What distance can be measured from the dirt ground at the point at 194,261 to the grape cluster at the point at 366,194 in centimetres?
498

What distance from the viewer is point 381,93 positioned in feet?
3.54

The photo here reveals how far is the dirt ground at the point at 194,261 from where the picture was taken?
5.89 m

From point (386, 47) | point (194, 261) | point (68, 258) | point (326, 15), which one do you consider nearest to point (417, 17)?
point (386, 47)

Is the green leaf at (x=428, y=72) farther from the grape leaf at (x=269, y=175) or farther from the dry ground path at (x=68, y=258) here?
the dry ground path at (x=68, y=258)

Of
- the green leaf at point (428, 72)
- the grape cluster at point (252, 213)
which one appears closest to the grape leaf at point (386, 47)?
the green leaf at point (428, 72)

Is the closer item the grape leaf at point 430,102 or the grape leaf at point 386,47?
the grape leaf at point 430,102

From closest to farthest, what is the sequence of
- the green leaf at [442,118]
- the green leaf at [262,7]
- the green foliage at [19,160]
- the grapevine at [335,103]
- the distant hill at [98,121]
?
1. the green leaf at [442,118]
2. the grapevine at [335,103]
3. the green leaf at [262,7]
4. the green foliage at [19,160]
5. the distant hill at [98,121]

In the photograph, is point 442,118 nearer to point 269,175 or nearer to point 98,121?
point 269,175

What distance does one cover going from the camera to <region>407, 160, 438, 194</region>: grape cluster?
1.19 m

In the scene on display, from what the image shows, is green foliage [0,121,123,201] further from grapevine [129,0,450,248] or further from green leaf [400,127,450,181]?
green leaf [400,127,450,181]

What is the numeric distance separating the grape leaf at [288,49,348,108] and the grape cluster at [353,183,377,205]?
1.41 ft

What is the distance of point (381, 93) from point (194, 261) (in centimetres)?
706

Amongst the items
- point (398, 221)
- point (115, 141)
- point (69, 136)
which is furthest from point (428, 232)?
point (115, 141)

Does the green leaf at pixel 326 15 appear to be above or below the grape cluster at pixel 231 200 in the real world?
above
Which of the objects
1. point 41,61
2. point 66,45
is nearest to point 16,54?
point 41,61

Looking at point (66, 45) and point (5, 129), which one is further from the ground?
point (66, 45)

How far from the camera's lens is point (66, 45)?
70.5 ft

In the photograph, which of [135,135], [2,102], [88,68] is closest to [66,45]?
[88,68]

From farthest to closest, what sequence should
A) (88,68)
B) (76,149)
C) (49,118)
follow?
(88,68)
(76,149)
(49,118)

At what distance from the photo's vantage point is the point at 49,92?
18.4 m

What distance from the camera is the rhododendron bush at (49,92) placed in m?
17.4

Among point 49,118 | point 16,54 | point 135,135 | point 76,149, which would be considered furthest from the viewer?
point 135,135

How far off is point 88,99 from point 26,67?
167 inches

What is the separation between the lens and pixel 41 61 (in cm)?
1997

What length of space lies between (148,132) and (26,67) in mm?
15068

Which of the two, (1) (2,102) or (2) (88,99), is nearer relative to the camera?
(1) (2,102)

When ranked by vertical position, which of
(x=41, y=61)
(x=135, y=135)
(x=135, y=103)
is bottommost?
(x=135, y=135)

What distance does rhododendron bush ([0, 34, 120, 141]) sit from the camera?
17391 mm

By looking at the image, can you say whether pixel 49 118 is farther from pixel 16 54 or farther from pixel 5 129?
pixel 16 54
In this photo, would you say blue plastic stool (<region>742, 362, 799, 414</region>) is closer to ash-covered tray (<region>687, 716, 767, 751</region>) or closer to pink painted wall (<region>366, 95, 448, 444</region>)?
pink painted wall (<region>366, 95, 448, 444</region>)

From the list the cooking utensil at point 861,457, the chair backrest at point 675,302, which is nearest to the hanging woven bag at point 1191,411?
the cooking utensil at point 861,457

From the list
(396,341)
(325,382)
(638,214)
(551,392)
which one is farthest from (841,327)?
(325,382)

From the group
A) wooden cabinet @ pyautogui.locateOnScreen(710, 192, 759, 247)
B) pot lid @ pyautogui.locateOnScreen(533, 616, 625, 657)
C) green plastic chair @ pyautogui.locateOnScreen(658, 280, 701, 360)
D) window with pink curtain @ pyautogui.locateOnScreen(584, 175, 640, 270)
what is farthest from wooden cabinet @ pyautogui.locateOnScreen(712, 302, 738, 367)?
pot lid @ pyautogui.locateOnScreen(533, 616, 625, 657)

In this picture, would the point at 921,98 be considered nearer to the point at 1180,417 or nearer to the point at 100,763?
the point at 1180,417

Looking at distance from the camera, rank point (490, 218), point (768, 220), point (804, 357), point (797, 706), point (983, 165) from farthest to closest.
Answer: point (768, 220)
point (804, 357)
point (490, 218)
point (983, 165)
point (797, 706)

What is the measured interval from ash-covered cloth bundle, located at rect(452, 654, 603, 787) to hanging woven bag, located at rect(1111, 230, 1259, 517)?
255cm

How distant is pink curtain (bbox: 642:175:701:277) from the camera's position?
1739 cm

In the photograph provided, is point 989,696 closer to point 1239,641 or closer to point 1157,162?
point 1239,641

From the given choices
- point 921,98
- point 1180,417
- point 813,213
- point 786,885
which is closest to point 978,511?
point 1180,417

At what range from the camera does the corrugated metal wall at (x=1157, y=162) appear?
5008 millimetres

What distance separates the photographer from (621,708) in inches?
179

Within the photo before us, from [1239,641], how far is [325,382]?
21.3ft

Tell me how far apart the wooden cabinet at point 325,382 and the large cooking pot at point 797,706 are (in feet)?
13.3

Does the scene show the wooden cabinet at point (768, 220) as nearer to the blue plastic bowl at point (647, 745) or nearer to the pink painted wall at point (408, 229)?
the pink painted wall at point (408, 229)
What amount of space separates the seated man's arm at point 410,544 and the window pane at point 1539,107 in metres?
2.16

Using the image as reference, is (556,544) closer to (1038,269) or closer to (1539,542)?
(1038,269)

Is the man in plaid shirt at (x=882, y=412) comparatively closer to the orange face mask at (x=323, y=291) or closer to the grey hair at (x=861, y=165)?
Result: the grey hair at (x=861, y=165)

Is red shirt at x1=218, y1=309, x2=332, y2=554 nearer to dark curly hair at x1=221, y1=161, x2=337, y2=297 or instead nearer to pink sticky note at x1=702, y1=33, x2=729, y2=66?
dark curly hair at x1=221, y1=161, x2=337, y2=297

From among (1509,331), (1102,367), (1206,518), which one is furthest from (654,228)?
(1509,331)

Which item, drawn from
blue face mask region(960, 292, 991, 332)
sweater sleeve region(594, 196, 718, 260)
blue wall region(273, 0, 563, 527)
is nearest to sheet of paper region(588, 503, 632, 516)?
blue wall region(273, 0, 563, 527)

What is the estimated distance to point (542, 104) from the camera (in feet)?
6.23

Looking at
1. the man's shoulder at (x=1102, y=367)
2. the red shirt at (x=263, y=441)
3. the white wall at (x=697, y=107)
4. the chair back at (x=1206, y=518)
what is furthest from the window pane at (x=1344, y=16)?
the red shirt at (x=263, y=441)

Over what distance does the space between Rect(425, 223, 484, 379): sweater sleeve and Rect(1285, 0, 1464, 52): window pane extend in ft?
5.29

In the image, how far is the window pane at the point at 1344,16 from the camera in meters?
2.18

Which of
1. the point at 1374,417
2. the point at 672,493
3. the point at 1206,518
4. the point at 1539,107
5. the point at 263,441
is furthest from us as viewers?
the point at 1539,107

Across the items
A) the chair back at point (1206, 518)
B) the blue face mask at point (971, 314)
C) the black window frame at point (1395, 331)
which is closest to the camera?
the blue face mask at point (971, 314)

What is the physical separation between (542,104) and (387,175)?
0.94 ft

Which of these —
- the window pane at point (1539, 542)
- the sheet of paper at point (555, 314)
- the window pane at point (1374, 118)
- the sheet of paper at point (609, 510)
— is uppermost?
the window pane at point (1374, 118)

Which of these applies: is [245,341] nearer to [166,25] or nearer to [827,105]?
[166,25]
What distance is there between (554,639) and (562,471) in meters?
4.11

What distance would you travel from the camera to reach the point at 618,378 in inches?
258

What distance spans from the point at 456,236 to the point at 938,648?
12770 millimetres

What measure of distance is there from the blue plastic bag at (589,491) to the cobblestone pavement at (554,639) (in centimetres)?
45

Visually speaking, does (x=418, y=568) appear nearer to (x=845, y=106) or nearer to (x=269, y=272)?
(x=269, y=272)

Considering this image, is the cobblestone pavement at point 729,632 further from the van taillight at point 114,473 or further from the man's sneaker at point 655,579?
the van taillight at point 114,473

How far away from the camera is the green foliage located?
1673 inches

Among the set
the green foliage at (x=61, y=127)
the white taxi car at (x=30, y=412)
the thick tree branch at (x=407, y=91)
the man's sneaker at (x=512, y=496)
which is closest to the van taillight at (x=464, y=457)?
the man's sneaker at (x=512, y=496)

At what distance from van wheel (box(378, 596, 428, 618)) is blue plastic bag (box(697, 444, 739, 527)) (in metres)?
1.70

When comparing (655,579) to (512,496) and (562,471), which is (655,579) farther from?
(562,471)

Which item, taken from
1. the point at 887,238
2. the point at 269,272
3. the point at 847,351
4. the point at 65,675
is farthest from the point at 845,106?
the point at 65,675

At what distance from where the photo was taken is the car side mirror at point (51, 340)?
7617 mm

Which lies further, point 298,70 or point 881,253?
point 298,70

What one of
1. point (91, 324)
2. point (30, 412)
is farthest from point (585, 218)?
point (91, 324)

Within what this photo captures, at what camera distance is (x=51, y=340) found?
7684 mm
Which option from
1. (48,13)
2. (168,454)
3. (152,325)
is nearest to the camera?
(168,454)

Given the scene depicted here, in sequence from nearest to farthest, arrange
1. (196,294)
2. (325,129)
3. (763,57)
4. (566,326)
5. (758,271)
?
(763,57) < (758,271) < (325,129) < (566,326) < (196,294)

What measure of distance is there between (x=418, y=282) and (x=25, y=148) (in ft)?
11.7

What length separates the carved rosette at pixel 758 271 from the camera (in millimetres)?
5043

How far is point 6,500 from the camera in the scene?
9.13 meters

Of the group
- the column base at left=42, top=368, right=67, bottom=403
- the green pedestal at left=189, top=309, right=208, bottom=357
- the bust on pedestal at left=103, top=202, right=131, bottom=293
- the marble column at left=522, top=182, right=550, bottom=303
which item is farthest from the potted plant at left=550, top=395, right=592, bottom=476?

----------------

AIM OF THE TASK » Write out exactly the lines of the entries above that run from the line containing "At what distance from van" through the last line, including both.

THE ANSWER »
At what distance from van wheel (box(378, 596, 428, 618)) is blue plastic bag (box(697, 444, 739, 527)) (in metres)?
1.70

When comparing (655,579) to (512,496) and (562,471), which is (655,579) farther from?
(562,471)

Which item, taken from
1. the point at 887,238
2. the point at 269,272
3. the point at 847,351
4. the point at 65,675
is farthest from the point at 845,106?
the point at 65,675

At what distance from where the photo was taken is the car side mirror at point (51, 340)?
7617 mm

Which lies further, point 298,70 or point 881,253?
point 298,70

What one of
1. point (91, 324)
2. point (30, 412)
is farthest from point (585, 218)?
point (91, 324)

Within what this photo captures, at what camera distance is (x=51, y=340) found?
7684 mm
Which option from
1. (48,13)
2. (168,454)
3. (152,325)
is nearest to the camera?
(168,454)

Given the scene depicted here, in sequence from nearest to farthest, arrange
1. (196,294)
2. (325,129)
3. (763,57)
4. (566,326)
5. (758,271)
?
(763,57) < (758,271) < (325,129) < (566,326) < (196,294)

What measure of distance is there between (x=418, y=282) and (x=25, y=148) (in ft)?
11.7

What length separates the carved rosette at pixel 758 271 from the camera (in millimetres)?
5043

How far is point 6,500 from the camera in the scene?
9.13 meters

Of the group
- the column base at left=42, top=368, right=67, bottom=403
- the green pedestal at left=189, top=309, right=208, bottom=357
- the bust on pedestal at left=103, top=202, right=131, bottom=293
- the marble column at left=522, top=182, right=550, bottom=303
which item is farthest from the potted plant at left=550, top=395, right=592, bottom=476?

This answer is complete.